(Dataset rows)
━━━

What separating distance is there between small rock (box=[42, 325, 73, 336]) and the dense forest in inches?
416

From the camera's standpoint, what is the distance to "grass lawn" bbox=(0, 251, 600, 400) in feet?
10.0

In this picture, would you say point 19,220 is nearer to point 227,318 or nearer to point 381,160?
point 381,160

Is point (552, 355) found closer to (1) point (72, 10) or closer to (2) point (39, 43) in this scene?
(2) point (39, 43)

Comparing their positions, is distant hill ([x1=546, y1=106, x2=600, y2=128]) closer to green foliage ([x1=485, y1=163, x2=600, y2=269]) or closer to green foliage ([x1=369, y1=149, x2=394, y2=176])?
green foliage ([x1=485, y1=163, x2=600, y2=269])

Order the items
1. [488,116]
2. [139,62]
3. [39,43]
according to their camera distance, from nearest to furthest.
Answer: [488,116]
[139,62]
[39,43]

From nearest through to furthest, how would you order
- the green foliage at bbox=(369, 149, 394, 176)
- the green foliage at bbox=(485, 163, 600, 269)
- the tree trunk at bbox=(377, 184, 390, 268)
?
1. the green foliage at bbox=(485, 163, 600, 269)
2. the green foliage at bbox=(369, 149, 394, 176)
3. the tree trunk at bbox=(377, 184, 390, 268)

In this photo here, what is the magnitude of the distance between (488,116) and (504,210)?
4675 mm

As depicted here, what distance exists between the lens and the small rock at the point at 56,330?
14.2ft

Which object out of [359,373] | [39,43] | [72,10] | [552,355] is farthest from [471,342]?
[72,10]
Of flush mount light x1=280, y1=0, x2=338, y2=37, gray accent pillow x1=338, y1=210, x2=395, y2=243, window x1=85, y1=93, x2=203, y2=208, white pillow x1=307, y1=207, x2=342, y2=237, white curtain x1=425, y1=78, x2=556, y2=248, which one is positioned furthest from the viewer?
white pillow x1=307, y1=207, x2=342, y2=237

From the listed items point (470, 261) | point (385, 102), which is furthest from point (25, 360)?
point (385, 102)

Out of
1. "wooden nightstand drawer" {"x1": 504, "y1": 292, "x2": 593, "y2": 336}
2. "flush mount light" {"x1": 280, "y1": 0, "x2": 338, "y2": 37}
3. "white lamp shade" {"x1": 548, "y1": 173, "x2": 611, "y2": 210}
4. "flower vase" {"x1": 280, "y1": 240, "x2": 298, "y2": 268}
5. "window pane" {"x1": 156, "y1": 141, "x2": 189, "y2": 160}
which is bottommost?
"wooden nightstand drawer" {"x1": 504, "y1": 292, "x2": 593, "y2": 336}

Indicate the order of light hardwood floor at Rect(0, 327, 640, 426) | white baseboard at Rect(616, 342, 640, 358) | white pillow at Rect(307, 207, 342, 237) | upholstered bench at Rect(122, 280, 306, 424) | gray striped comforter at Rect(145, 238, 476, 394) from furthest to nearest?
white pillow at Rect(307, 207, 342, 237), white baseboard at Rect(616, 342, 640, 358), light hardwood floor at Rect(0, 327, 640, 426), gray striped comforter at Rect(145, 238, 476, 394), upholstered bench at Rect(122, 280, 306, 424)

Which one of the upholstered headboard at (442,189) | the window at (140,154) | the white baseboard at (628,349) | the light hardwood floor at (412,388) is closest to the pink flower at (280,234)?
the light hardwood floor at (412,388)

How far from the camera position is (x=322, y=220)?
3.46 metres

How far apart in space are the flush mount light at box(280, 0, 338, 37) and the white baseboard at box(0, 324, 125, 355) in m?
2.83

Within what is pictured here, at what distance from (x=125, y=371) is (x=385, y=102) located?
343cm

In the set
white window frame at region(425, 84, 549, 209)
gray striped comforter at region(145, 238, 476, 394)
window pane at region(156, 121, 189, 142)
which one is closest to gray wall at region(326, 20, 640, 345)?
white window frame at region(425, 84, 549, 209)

━━━

Written exercise
Return, character for character, the entries from the line containing "Which one of" through the end of the entries, including both ends.

Answer below
Which one of the upholstered headboard at (442,189) | the window at (140,154) | the white baseboard at (628,349) | the light hardwood floor at (412,388) is closest to the pink flower at (280,234)?
the light hardwood floor at (412,388)

How far from the camera position is (x=322, y=220)?
3.46 metres

How far apart in space are the flush mount light at box(280, 0, 338, 37) and the white baseboard at box(0, 324, 125, 355) in m?
2.83

Within what is pictured here, at what distance from (x=125, y=371) is (x=385, y=102) located?
343cm

In the set
white window frame at region(425, 84, 549, 209)
gray striped comforter at region(145, 238, 476, 394)
window pane at region(156, 121, 189, 142)
which one is closest to gray wall at region(326, 20, 640, 345)?
white window frame at region(425, 84, 549, 209)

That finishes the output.